Şu yıllar nasıl da geçmiş... 20 Temmuz, 1974’ün üzerinden tam koca 50 yıl geçmiş. 50 yıl öncesini hatırlamak, hatta 11 yıllık getto hayatımızı hatırlamak, bizleer için çok önemlidir.
20 Temmuz sabahı mevzideki nöbetiden henü çıkmıştım ki, saat sabahın 04.00’ünü gösteriyordu. Bayağı hava gergindi.
Nöbeti arkadaşıma devredince bölükte bir çay içmeye gitmiştim ki, o bölgede ikamet eden bir elçilik mensubu, elinde küçük bir valizle ve aşi, çocuğu ve örtülüü anne veya kayınvaldesi ile valksvagen arabasına bibmin evinden ayrılıyordu ki, o elçilik mensubuna sormuştum.
“Emin bey hayırdır” diye sorduğumda bana “Elçilik binasına sığınıyoruz ne olur ne olmaz” demişti.
O an içime kurt düşmüştü. Türk askeri çıkarma yapıyor herhalde, demiştim içimden.
Bölükten hemen ayrılmıştım ki ilk kurşunu bana sıkmıştı karşı mevzideki Rumlar. Mecburen arka sokaklardan dolanarak mevzime gitmiştim. Arkadaşıma şöyle demiştim:
“Türk askeri çıkıyor.”
Mevzide kullanmak üzere bir küçük cep radyomuz vardı yanımızda.

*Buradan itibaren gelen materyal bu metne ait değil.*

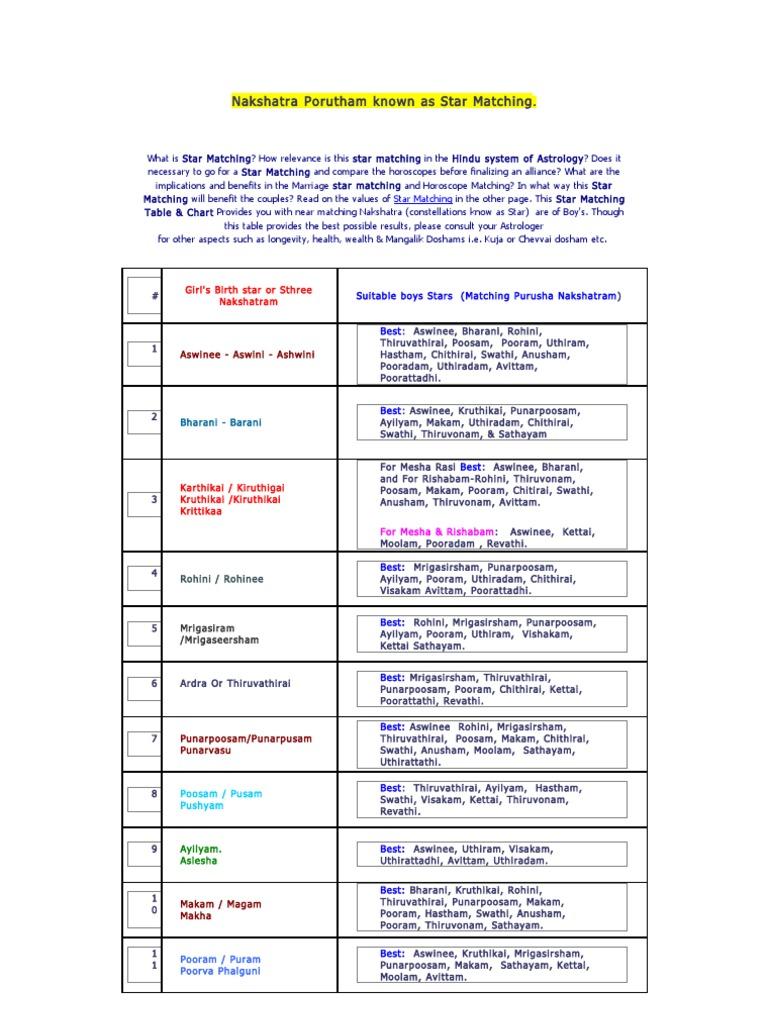 horoscope match using nakshatra values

Saat sabahın beşini gösteriyordu ki, Denktaş’ın o ünlü konuşmasını veriliyordu radyodan.
“Kahraman Mücahitler, kahraman halkım, Türk askeri şu andan itibaren adanın dört bir tarafından çıkarma yapmaya başlamıştır” diyordu Denktaş. Denktaş’ın bu sözleri Rumları deli divane etmişti. Bekledim de gelmedin şarkısını çalan Rumlar...
O an gözlerimden yaşlar boşalmıştı. O gözyaşları, uzun acıların ve Türkiye hasretinin gözyaşlarıydı. Tam on bir yıl beklemiştik o anı.
Onbir yıllık getto hayatımızda ne kadar çok masum Türkü sokaklardan toplayıp katletmişti Rumlar.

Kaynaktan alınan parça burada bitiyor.